Émilie prend d’autant plus d’importance au sein de la famille que son ascension sociale paraît sans limite. En 1930, la gérance de ses quatre hôtels ne lui suffit plus. Elle les sacrifie pour acheter un palace, le Normandy, 7, rue de l’échelle, près des Tuileries, comprenant 118 chambres et suites. Le krach de 1929 n’a pas encore produit ses effets dévastateurs en France, la clientèle internationale se presse toujours à Paris et la petite Simone, âgée de 4 ans, se souvient de ses premiers pas « entre les jambes de femmes endiamantées et de grooms portant des malles de croisière ». Cet été-là, la famille a les moyens de louer une immense villa sur la côte normande, à Houlgate, à proximité du casino. Émilie y fait de savants calculs pour parfaire sa fameuse martingale pendant que Joe se remplit les poches au détriment d’estivants en goguette…

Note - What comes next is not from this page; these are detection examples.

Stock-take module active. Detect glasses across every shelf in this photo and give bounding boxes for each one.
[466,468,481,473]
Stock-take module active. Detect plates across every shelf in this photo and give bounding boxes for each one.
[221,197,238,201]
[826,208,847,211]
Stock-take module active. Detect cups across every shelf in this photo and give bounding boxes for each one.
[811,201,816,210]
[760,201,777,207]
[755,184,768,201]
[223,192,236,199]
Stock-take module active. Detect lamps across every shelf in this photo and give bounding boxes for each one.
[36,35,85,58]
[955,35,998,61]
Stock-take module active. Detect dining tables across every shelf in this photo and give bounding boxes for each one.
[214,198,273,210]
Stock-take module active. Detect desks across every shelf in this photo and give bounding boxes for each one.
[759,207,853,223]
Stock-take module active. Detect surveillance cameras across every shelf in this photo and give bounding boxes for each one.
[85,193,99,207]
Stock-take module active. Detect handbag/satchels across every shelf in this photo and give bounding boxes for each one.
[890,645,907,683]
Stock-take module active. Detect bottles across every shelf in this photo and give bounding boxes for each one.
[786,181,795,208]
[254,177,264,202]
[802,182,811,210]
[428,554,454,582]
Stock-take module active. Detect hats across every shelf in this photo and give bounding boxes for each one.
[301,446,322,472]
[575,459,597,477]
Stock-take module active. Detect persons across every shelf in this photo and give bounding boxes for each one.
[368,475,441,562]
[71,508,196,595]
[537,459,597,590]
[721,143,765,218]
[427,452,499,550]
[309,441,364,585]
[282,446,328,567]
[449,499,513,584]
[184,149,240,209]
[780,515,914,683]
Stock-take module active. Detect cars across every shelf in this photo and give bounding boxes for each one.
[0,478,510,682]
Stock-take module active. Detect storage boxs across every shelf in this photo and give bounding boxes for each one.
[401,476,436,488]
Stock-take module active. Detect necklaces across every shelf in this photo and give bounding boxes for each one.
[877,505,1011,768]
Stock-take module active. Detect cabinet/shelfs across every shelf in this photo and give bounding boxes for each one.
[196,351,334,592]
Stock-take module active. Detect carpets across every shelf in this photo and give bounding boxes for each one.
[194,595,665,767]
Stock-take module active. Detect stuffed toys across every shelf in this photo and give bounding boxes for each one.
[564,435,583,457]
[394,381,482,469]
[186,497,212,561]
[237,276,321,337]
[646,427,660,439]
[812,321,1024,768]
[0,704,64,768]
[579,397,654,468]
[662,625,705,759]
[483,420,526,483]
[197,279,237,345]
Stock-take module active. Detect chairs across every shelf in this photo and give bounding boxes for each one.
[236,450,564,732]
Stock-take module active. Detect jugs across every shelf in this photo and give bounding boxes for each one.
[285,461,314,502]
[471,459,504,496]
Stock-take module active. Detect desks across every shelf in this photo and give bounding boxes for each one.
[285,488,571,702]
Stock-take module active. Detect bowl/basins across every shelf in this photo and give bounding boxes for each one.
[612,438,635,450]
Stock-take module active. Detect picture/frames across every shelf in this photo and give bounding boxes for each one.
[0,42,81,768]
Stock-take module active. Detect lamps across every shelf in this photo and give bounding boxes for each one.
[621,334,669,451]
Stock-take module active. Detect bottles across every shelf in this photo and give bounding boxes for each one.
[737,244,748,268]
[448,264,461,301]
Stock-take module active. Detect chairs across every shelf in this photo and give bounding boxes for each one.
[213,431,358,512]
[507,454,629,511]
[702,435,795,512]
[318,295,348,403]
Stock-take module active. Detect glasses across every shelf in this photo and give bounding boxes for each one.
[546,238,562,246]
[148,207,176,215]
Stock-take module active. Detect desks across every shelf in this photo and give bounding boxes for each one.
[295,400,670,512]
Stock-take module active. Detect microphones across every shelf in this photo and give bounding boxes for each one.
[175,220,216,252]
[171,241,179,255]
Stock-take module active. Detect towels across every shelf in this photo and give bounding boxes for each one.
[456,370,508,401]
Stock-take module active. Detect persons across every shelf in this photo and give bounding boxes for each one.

Mais le Normandy s’avère vite une mauvaise pioche. Émilie a été saisie par la folie des grandeurs au pire moment. La clientèle américaine se retire au fur et à mesure que la grande vague du krach de Wall Street s’étend sur le monde. La crise submerge bientôt l’Europe. L’année 1932 est catastrophique. L’hôtel est quasiment vide et les dettes s’accumulent. Pour éviter la faillite, Émilie perd le reste de sa fortune en la jouant à la roulette et Joe transforme une des suites de l’hôtel en tripot clandestin où, avec l’aide de faux joueurs et d’un croupier professionnel, il arnaque les derniers clients du lieu. Une plainte est déposée. Un soir, Joe quitte piteusement les lieux, menottes aux poignets. L’affaire se solde par une condamnation en décembre 1932 à un an de prison pour escroquerie et tenue clandestine de maison de jeux. C’est la ruine. Les créanciers réclament leur dû. Tout y passe, l’hôtel et son mobilier comme les Bugatti baby. Les Damiani doivent abandonner leur luxueux appartement de l’avenue Victor Hugo. Émilie en est réduite à travailler dans une épicerie. Commence alors une vie de nomade. À la rentrée d’octobre 1933, Paul et José doivent quitter le collège Stanislas pour l’école communale de la rue Milton. Grandeur et décadence…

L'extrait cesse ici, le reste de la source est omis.